Problems:
1. In the passage on CRT TV recycling, copy the part beginning at the words "Which brings us" and ending after "based in Janesville.", swapping "plant manager" for "operations director".
2. Summarize the passage on CRT TV recycling in two sentences.
3. According to the passage on CRT TV recycling, what was Universal Recycling doing exclusively when it began in the early 2000s?

Text to read:
I’m at an electronics recycling center in Janesville, where dozens of old TVs are awaiting disassembly. They’re the boxy kind that you might find collecting dust in your basement.
About two decades ago, the manufacture of this kind of television mostly stopped. The industry moved away from this bulky design in favor of flat-screen models. Yet they’re still around, languishing in basements, dorms, second-hand stores. Eventually, they get thrown away for good.
Which brings us to these TVs in Janesville, which are being “de-manufactured.” These are cathode ray tube TVs, sometimes shortened to CRT TVs.
Emily Garcia is the plant manager at Universal Recycling Technologies, an e-recycling company based in Janesville.
“We’re talking about millions of pounds per year just of CRT devices…Its one of the highest value materials we bring in, people just still have them and are getting rid of them, we thought about five years ago that they’d be gone by this point, and now we’re thinking five to ten more years,” Garcia says.
When Universal Recycling began in the early 2000s, it was exclusively disassembling cathode ray tube televisions. Boutique businesses, like Universal Recycling Technologies, sprang up to recycle the expensive glass tubes within these TVs, keeping them from the landfill. Ray Zielke, Vice President of Sales and Marketing for Universal Recycling Technologies, says the industry has changed over the decades.
“Technology has evolved, household computers to laptops to cell phones, and now air-pods: smaller and smaller electronics that do more and more, and they all have batteries… That’s kind of the evolution at a very high level, but the industry is continuing to grow, and we get more units every year, but the weight decreases, just from the overall size of unit.”

(Spatial question records)
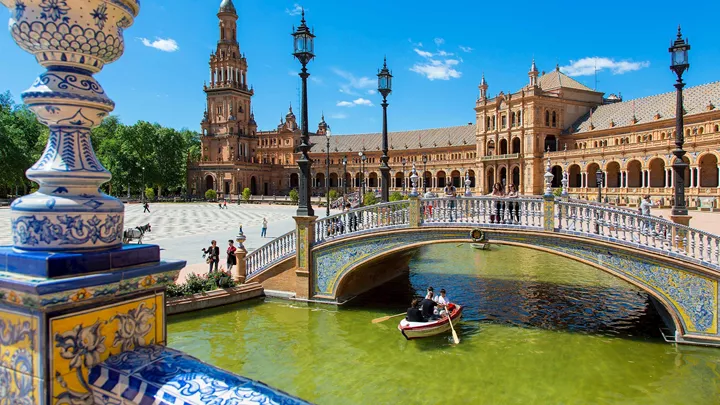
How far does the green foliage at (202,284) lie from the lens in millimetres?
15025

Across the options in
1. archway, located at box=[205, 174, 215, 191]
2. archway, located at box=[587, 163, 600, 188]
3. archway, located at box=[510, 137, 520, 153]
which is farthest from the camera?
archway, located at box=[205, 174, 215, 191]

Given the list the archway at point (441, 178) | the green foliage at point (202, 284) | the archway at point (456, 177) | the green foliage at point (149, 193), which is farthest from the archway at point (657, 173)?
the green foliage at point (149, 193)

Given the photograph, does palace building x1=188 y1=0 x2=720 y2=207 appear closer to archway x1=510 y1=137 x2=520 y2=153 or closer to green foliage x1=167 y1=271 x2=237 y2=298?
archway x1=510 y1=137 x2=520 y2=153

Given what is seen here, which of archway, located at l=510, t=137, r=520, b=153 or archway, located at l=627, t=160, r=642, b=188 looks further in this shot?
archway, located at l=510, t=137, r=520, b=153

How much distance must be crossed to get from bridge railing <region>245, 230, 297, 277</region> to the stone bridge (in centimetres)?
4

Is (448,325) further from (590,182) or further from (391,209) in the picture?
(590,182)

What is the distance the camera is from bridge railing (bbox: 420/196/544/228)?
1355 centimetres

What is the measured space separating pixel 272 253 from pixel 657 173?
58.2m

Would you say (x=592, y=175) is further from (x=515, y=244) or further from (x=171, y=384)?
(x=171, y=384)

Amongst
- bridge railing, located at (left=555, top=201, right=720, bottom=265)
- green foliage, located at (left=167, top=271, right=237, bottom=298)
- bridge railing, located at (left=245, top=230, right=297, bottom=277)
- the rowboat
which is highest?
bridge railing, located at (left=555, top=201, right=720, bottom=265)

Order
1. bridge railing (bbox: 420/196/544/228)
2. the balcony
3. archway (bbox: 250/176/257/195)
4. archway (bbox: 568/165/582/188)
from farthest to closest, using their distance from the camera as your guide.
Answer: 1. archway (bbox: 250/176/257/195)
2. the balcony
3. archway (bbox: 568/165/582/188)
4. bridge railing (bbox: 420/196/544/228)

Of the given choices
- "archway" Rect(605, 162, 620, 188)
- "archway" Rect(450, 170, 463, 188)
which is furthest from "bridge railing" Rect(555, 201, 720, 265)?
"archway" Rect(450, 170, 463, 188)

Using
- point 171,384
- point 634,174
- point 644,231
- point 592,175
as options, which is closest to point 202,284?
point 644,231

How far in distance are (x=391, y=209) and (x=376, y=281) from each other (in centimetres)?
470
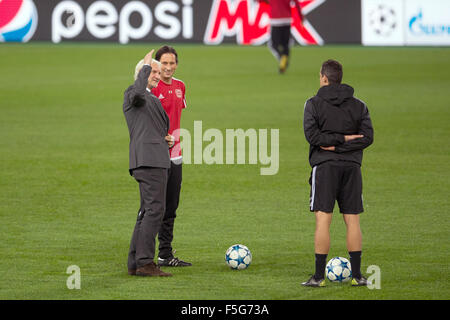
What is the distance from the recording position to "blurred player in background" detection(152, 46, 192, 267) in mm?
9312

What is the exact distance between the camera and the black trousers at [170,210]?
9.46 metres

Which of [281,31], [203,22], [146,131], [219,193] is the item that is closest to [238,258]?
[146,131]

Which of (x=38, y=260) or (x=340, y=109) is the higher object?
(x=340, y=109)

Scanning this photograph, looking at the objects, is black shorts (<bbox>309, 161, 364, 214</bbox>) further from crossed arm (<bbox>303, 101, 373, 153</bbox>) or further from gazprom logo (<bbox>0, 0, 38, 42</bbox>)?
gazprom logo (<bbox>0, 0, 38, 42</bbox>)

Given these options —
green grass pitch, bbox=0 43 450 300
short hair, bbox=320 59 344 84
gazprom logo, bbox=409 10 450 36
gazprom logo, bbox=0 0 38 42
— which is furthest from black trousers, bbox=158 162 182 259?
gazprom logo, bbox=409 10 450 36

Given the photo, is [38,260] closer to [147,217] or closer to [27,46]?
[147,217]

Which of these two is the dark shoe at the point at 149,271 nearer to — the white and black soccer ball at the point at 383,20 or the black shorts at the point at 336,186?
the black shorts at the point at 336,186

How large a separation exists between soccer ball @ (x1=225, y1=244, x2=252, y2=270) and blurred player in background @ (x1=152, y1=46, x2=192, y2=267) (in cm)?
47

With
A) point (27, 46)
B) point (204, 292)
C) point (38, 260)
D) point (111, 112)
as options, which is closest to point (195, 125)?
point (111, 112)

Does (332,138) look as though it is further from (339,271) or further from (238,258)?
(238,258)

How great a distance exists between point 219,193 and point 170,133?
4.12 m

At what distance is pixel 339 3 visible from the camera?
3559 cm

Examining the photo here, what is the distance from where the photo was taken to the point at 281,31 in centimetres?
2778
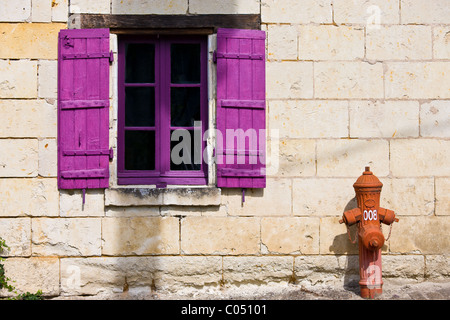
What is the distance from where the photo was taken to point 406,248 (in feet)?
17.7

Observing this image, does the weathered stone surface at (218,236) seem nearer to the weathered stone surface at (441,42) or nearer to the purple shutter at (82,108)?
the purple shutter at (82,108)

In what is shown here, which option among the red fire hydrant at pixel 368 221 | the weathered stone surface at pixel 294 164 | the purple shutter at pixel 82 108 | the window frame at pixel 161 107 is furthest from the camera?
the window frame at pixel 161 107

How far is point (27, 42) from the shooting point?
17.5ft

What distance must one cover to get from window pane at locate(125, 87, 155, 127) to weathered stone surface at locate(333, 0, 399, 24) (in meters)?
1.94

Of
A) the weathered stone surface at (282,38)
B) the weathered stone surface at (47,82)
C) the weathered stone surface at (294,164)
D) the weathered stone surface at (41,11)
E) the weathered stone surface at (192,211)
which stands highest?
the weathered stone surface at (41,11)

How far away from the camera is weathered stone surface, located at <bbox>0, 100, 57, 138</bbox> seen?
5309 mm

Outputs for the tasks:
1.
Which brings us to these TVs in Janesville, which are being “de-manufactured.” These are cathode ray tube TVs, sometimes shortened to CRT TVs.
Emily Garcia is the operations director at Universal Recycling Technologies, an e-recycling company based in Janesville.

2. Universal Recycling Technologies in Janesville still takes apart millions of pounds of cathode ray tube TVs each year, even though these boxy sets mostly stopped being made about two decades ago. Staff there expect the sets to keep arriving for five to ten more years, while the wider industry handles more units each year that weigh less because the electronics are smaller.

3. It was exclusively disassembling cathode ray tube televisions.